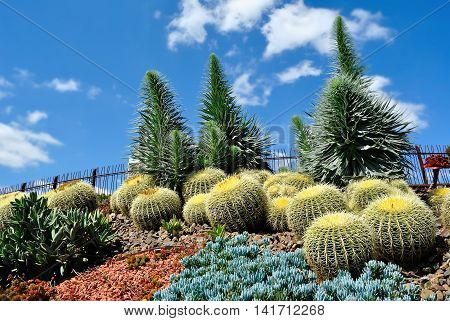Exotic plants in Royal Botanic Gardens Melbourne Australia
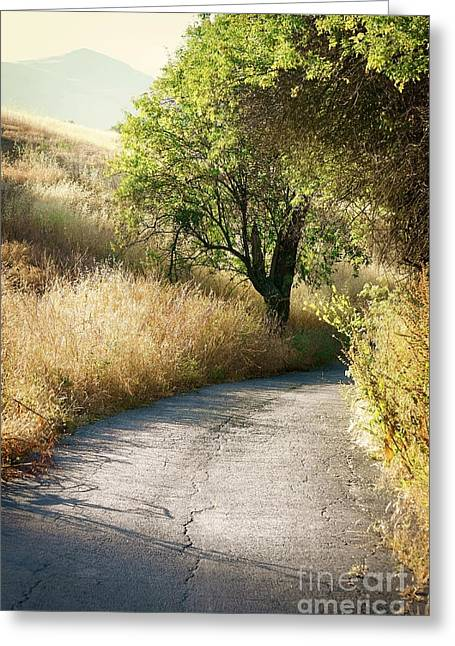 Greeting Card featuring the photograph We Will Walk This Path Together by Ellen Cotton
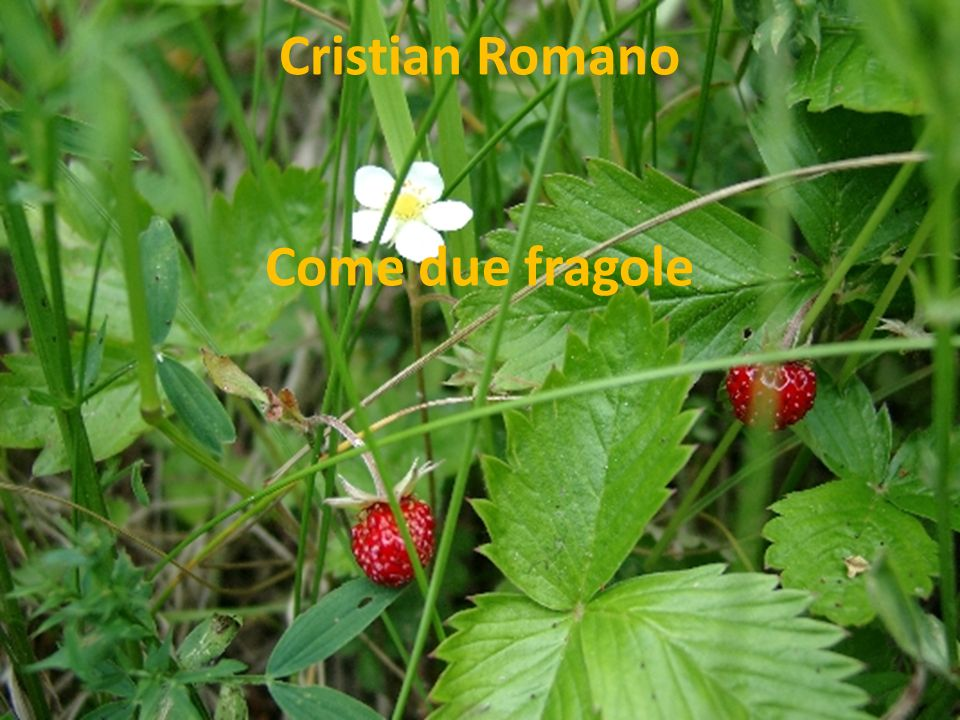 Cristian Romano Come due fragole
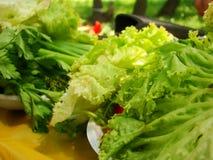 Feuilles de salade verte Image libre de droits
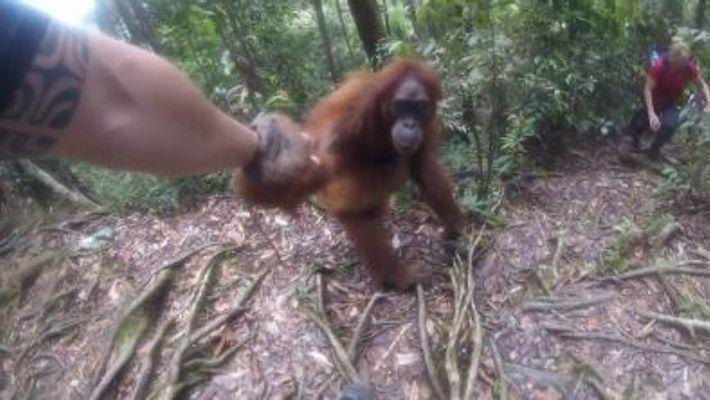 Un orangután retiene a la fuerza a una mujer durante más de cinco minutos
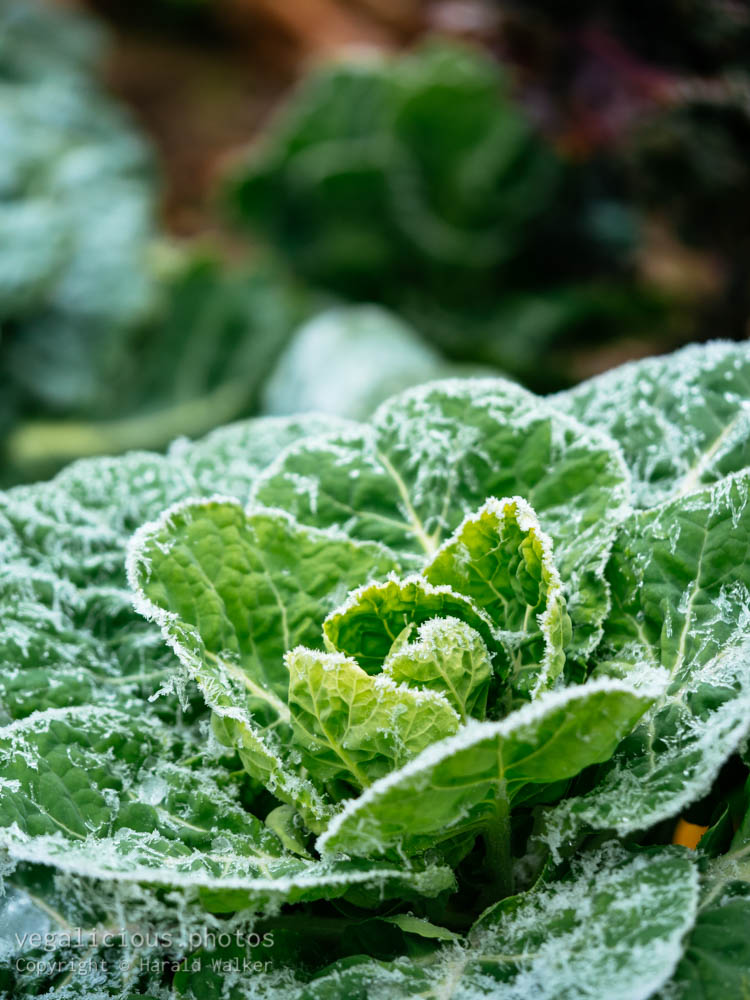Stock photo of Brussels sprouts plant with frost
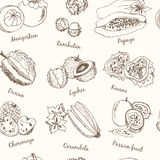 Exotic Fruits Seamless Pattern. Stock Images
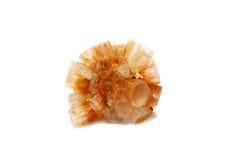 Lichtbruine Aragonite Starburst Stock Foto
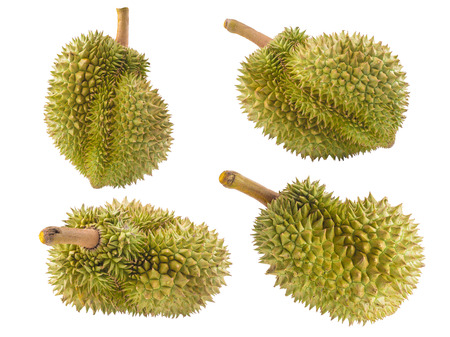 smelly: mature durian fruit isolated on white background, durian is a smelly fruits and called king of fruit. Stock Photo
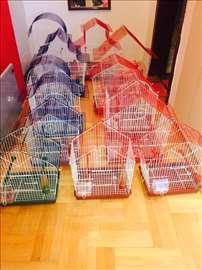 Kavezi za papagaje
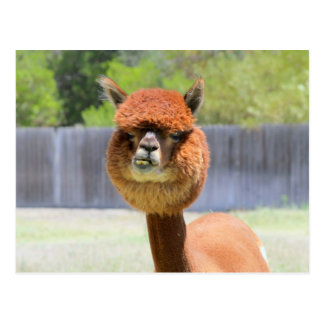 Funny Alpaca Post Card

...

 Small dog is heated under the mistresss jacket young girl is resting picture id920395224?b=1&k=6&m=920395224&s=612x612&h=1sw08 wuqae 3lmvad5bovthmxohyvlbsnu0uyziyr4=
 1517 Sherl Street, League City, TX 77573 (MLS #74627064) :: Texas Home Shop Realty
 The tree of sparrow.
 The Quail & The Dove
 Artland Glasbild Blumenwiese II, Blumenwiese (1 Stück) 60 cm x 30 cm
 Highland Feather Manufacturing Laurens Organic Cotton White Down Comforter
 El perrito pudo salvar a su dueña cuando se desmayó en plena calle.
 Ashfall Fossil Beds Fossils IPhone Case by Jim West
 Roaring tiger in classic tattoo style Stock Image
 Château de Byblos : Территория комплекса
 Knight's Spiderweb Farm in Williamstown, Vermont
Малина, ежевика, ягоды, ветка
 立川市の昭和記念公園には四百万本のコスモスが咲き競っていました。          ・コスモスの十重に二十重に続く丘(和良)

* * *

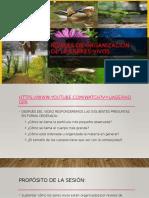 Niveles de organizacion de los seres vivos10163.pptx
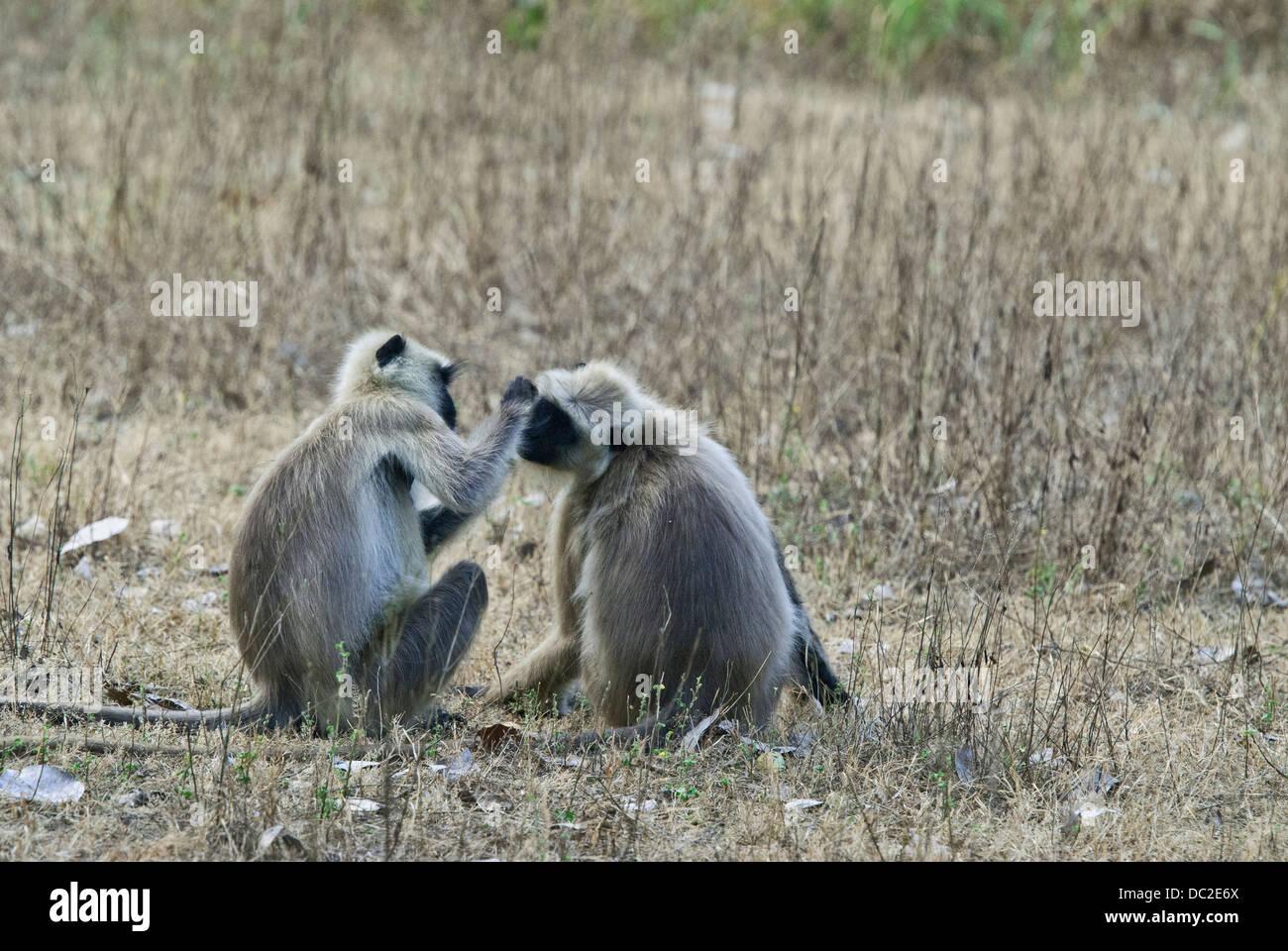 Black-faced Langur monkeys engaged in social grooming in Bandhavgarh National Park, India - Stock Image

_YOUR OBJECTIVE_:
Every line above in the stretch from the one with "smelly: mature durian" through the one with "Funny Alpaca Post Card" is to be transcribed exactly, ends included. No picture is copied.

_THE ANSWER_:
 smelly: mature durian fruit isolated on white background, durian is a smelly fruits and called king of fruit. Stock Photo
 Kavezi za papagaje
 Funny Alpaca Post Card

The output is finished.